:: SHORT PROBLEM ::
Render the data below as a JSON list of strings, with one string for each line and blank lines omitted.

:: GIVEN INFORMATION ::
..............................
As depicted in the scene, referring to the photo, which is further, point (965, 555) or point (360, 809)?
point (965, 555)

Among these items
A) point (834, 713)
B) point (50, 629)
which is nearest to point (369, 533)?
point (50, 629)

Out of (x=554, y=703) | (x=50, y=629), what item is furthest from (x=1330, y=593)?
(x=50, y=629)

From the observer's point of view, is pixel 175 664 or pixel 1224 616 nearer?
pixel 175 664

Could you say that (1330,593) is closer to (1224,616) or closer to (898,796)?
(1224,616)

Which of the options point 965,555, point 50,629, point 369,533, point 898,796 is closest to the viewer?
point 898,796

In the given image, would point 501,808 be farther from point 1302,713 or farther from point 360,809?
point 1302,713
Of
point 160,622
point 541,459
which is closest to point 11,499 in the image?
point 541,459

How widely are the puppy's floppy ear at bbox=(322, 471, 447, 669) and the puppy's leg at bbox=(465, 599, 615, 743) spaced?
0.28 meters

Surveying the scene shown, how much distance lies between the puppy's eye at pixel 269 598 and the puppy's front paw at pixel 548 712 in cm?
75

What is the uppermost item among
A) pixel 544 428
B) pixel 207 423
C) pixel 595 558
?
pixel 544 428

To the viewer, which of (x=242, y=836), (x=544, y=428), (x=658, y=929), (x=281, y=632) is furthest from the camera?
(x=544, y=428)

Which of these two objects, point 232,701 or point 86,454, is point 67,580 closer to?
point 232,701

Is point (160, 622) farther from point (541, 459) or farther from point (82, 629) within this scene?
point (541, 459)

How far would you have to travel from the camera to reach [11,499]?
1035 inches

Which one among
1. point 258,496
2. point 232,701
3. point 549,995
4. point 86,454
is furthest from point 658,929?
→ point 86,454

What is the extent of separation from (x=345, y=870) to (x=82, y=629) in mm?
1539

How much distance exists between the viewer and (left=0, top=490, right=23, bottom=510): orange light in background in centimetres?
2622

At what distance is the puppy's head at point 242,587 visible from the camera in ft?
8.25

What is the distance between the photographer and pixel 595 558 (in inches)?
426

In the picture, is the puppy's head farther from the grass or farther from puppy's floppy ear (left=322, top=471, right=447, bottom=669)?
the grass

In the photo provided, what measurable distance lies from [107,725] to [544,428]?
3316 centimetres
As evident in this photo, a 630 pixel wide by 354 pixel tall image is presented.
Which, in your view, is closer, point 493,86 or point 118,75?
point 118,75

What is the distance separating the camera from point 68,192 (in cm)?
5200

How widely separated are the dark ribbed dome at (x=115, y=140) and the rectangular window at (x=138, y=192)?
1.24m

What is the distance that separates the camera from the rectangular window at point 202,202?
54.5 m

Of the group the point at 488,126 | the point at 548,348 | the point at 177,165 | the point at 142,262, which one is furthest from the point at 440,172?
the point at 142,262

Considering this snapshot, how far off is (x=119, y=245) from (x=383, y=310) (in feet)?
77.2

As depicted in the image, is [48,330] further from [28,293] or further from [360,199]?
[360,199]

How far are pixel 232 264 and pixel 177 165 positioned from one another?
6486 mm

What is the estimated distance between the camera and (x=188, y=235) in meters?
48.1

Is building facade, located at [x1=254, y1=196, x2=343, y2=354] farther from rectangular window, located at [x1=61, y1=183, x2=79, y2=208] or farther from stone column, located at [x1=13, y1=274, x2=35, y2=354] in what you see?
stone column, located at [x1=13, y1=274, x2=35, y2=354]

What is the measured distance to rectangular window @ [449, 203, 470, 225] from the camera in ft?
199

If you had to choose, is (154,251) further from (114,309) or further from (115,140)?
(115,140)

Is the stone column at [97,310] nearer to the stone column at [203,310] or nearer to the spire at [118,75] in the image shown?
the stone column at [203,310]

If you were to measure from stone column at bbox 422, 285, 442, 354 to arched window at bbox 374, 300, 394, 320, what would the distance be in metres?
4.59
..............................
:: WRITTEN SOLUTION ::
[
  "As depicted in the scene, referring to the photo, which is further, point (965, 555) or point (360, 809)?",
  "point (965, 555)",
  "Among these items",
  "A) point (834, 713)",
  "B) point (50, 629)",
  "which is nearest to point (369, 533)?",
  "point (50, 629)",
  "Out of (x=554, y=703) | (x=50, y=629), what item is furthest from (x=1330, y=593)?",
  "(x=50, y=629)",
  "From the observer's point of view, is pixel 175 664 or pixel 1224 616 nearer?",
  "pixel 175 664",
  "Could you say that (1330,593) is closer to (1224,616) or closer to (898,796)?",
  "(1224,616)",
  "Which of the options point 965,555, point 50,629, point 369,533, point 898,796 is closest to the viewer?",
  "point 898,796",
  "In the given image, would point 501,808 be farther from point 1302,713 or farther from point 360,809?",
  "point 1302,713",
  "Of",
  "point 160,622",
  "point 541,459",
  "which is closest to point 11,499 in the image?",
  "point 541,459",
  "How widely are the puppy's floppy ear at bbox=(322, 471, 447, 669) and the puppy's leg at bbox=(465, 599, 615, 743) spaced?",
  "0.28 meters",
  "Surveying the scene shown, how much distance lies between the puppy's eye at pixel 269 598 and the puppy's front paw at pixel 548 712 in cm?",
  "75",
  "What is the uppermost item among",
  "A) pixel 544 428",
  "B) pixel 207 423",
  "C) pixel 595 558",
  "?",
  "pixel 544 428",
  "To the viewer, which of (x=242, y=836), (x=544, y=428), (x=658, y=929), (x=281, y=632) is furthest from the camera?",
  "(x=544, y=428)",
  "Which of these two objects, point 232,701 or point 86,454, is point 67,580 closer to?",
  "point 232,701",
  "Is point (160, 622) farther from point (541, 459) or farther from point (82, 629) within this scene?",
  "point (541, 459)",
  "How far would you have to travel from the camera to reach [11,499]?",
  "1035 inches",
  "Which one among",
  "1. point 258,496",
  "2. point 232,701",
  "3. point 549,995",
  "4. point 86,454",
  "is furthest from point 658,929?",
  "→ point 86,454",
  "What is the extent of separation from (x=345, y=870) to (x=82, y=629) in mm?",
  "1539",
  "How much distance exists between the viewer and (left=0, top=490, right=23, bottom=510): orange light in background in centimetres?",
  "2622",
  "At what distance is the puppy's head at point 242,587 visible from the camera in ft?",
  "8.25",
  "What is the distance between the photographer and pixel 595 558 (in inches)?",
  "426",
  "In the picture, is the puppy's head farther from the grass or farther from puppy's floppy ear (left=322, top=471, right=447, bottom=669)?",
  "the grass",
  "In the photo provided, what measurable distance lies from [107,725] to [544,428]?",
  "3316 centimetres",
  "As evident in this photo, a 630 pixel wide by 354 pixel tall image is presented.",
  "Which, in your view, is closer, point 493,86 or point 118,75?",
  "point 118,75",
  "What is the distance separating the camera from point 68,192 (in cm)?",
  "5200",
  "How widely separated are the dark ribbed dome at (x=115, y=140) and the rectangular window at (x=138, y=192)?",
  "1.24m",
  "What is the distance that separates the camera from the rectangular window at point 202,202?",
  "54.5 m",
  "Of the group the point at 488,126 | the point at 548,348 | the point at 177,165 | the point at 142,262, which one is furthest from the point at 440,172?",
  "the point at 142,262",
  "Considering this snapshot, how far off is (x=119, y=245) from (x=383, y=310) (in feet)?",
  "77.2",
  "As depicted in the image, is [48,330] further from [28,293] or further from [360,199]?",
  "[360,199]",
  "How far are pixel 232 264 and pixel 177 165 positioned from one another?",
  "6486 mm",
  "What is the estimated distance between the camera and (x=188, y=235) in meters?",
  "48.1",
  "Is building facade, located at [x1=254, y1=196, x2=343, y2=354] farther from rectangular window, located at [x1=61, y1=183, x2=79, y2=208] or farther from stone column, located at [x1=13, y1=274, x2=35, y2=354] in what you see?",
  "stone column, located at [x1=13, y1=274, x2=35, y2=354]",
  "What is the measured distance to rectangular window @ [449, 203, 470, 225] from the camera in ft?",
  "199",
  "If you had to choose, is (154,251) further from (114,309) or further from (115,140)?",
  "(115,140)",
  "Is the stone column at [97,310] nearer to the stone column at [203,310] or nearer to the spire at [118,75] in the image shown?",
  "the stone column at [203,310]",
  "If you were to measure from stone column at bbox 422, 285, 442, 354 to arched window at bbox 374, 300, 394, 320, what would the distance be in metres?",
  "4.59"
]